Wells Fargo (WFC) boosted its estimate of possible litigation losses by 70%, to $1.7 billion, as the Securities and Exchange Commission joined regulators probing the bank's handling of a scandal involving as many as 2 million bogus customer accounts.
That amount, which isn't reflected in Wells Fargo's profit-and-loss statements, is in addition to so-called probable losses that the bank does include, though the amount isn't specified. The estimate, listed in the bank's third-quarter regulatory filing on Thursday, compares with an assessment of $1 billion at the end of June.
Wells Fargo didn't say which legal matters spurred the $700 million increase, though the San Francisco-based bank provided ligation updates on mortgage-lending probes and debit-card purchase lawsuits in addition to the retail division's sales-practices cases. Peter Gilchrist, a company spokesman, said in an e-mail that the figure reflected "a number of matters."

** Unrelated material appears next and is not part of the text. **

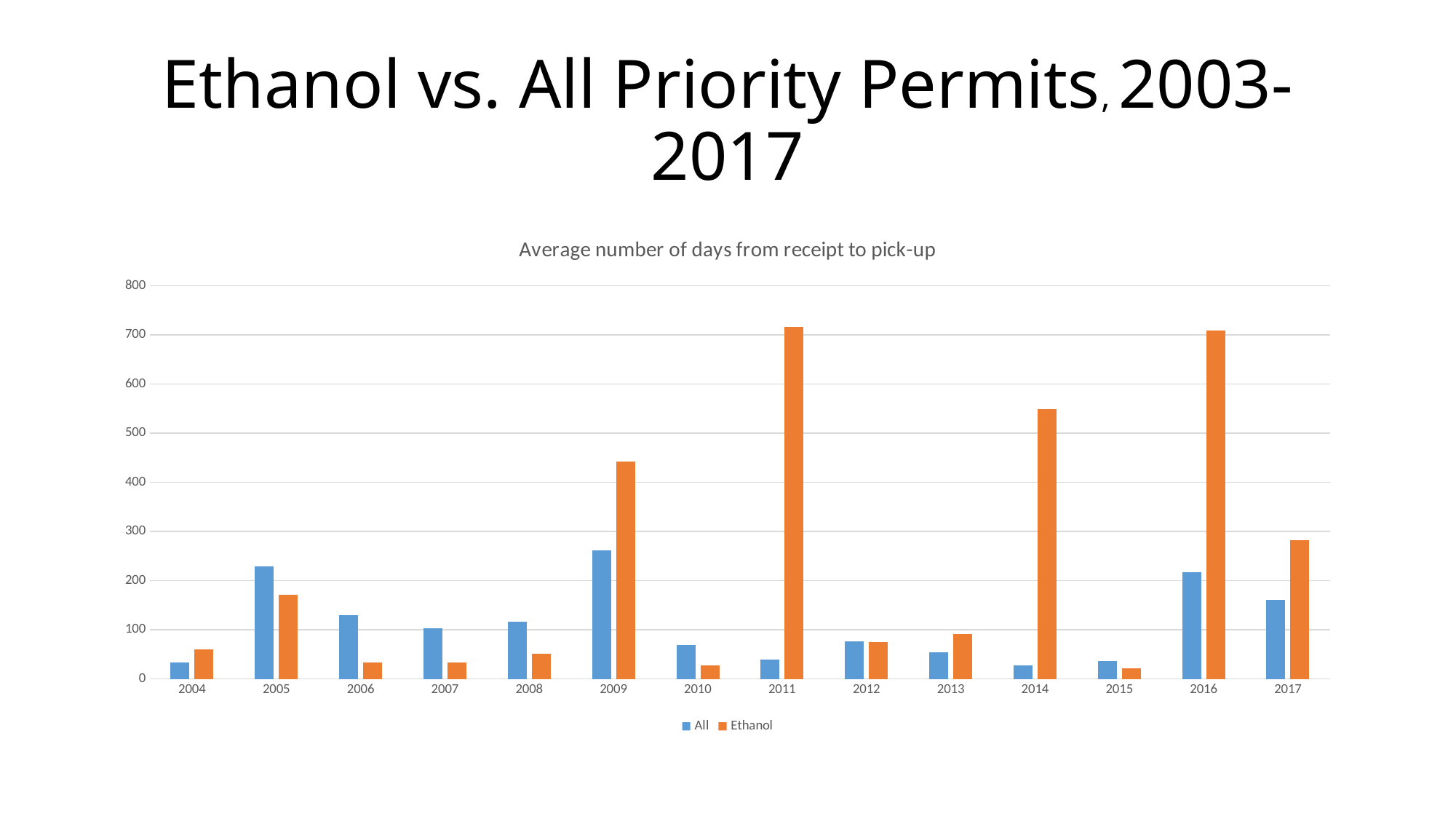
Is the Ethanol value for 2009 greater or less than 400? greater Is the Ethanol value for 2014 greater or less than 500? greater Is the All value for 2005 greater or less than 200? greater What kind of chart is shown on the slide? bar chart How many years are shown on the x axis? 14 In which year is the All series highest? 2009 What is the chart's title? Average number of days from receipt to pick-up Which series is shown in orange? Ethanol How many series does the legend list? 2 In 2005, which is larger, the All value or the Ethanol value? All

The company, which once had a market valuation larger than JPMorgan Chase's (JPM) , has lost 8.9% of that since the bogus accounts were disclosed in a $185 million settlement with federal and local regulators in September. The revelation prompted an immediate backlash of lawsuits as well as probes by the Department of Justice and state attorneys general, and has cost Wells Fargo lucrative business deals with states from California to Illinois and Ohio.
Chairman and CEO John Stumpf abruptly retired in mid-October after testifying in two Congressional hearings and giving up $41 million in unvested stock awards. The company's independent directors, led by Stephen Sanger, who was named chairman after Stumpf's departure, have launched an internal probe, which is still ongoing, according to a person familiar with the matter.
"There are things that need to be fixed within our culture, and these weaknesses must be addressed," Tim Sloan, who succeeded Stumpf as CEO, told analysts at a Thursday conference. "My primary objective and the objective of our senior leadership team is to restore trust in Wells Fargo. That includes rebuilding pride in our company and our vision of meeting customers' financial needs."
Well's Fargo's scandal has already had ramifications well beyond the San Francisco-based bank, with executives at JPMorgan, Citigroup (C) and Bank of America (BAC) fielding questions about their own consumer sales practices during third-quarter earnings calls in October.